▶ _Texto fornecido_
Além disso, começou a ser despertado um sentimento de lusofobia pelo fato de
portugueses ocuparem os principais cargos administrativos da região e da alta
quantia de remessas enviadas ao Rio de Janeiro com a chegada da corte de dom
João VI ao Brasil.
O fim da revolta no
Ceará se deu pela própria falta de força do movimento. A família Alencar tinha
poder restrito ao Cariri e não conseguiu arregimentar lideranças nessa e em
outras regiões. Embora tenham contado inicialmente com o apoio de José Pereira
Filgueiras, capitão-mor e amigo da família, esse mesmo se viu pressionado pelo
governador Inácio Sampaio a reprimir rapidamente a insurreição.
Além disso, naquele
mês de maio, as tropas de dom João VI já fechavam o cerco a Pernambuco,
impondo-lhe derrotas em batalhas significativas, o que enfraquecia o movimento.
Enquanto isso, o Rio Grande do Norte havia sido retomado pelas tropas reais em
abril. Mesmo situação que ocorreria na Paraíba no dia 7 de maio.
Apesar do caráter
discreto da Revolução Pernambucana em solo cearense, ela acabou tendo
relevância à medida que a família Alencar passaria, a partir dali, a ter maior
influência, mesmo com Bárbara, José Martiniano e Tristão tendo ficado presos e
sendo, em seguida, anistiados. Era o primeiro momento de revolta deles contra a
Coroa. Sete anos depois, estavam todos eles — inclusive Pereira Filgueiras —
lutando contra o poder de dom Pedro I na Confederação do Equador.

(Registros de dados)
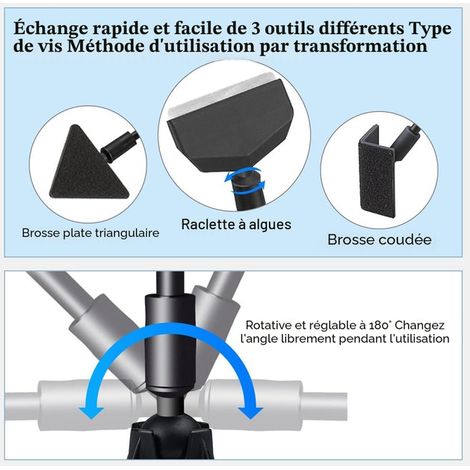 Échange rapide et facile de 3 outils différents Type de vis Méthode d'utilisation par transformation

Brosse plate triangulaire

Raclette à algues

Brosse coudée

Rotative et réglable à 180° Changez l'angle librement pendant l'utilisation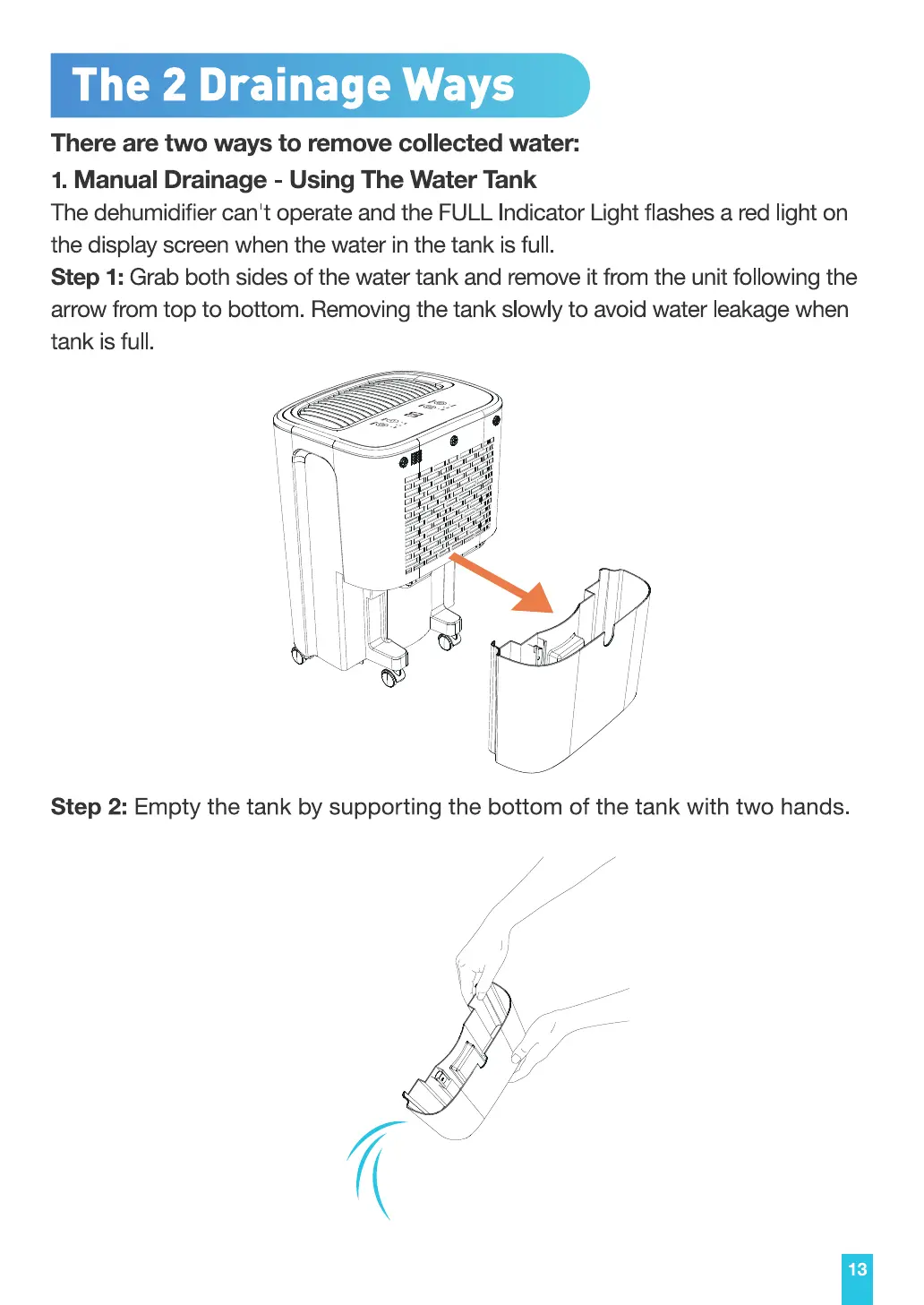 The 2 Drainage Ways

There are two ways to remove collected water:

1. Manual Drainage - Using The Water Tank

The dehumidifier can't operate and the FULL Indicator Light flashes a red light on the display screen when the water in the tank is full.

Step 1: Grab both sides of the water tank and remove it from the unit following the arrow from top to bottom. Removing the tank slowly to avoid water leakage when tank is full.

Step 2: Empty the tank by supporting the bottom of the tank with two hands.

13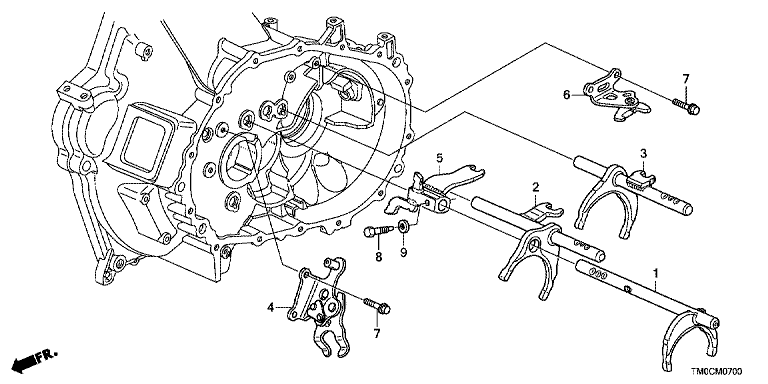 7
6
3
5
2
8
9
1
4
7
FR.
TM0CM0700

▶ _Tarefas_
- a) No texto sobre a Revolução Pernambucana no Ceará, quem pressionou José Pereira Filgueiras a reprimir rapidamente a insurreição?
- b) Escreva a continuação do texto sobre a Revolução Pernambucana no Ceará a partir do ponto em que ele termina.

▶ _Resultados do exercício_
- a) O governador Inácio Sampaio.

- b)
Personagens da
revolução no Ceará
Bárbara de Alencar
Matriarca da família
Alencar, dona de terras e de prestígio no Cariri. Deu apoio inconteste aos
filhos José Martiniano, Tristão Gonçalves e Carlos José dos Santos na
instalação da Revolução no Ceará.
Inácio Sampaio
Governador da
província do Ceará e fiel à Coroa portuguesa. Reprime com veemência qualquer
tipo de ação de caráter republicana.
José Pereira
Filgueiras
Era o capitão-mor
responsável por acabar qualquer tipo de distúrbio social. Se mantém isento nos
primeiros dias, mas é pressionado pelo governador Sampaio a acabar com a
revolta. Vai insurgir contra dom Pedro I sete anos depois na Confederação do
Equador.
José Martiniano de
Alencar
Filho de Bárbara e
pai do romancista José de Alencar, tinha apenas 22 anos em 1817. Trouxe do
Seminário de Olinda as ideias iluministas e liberais que permearam a revolução.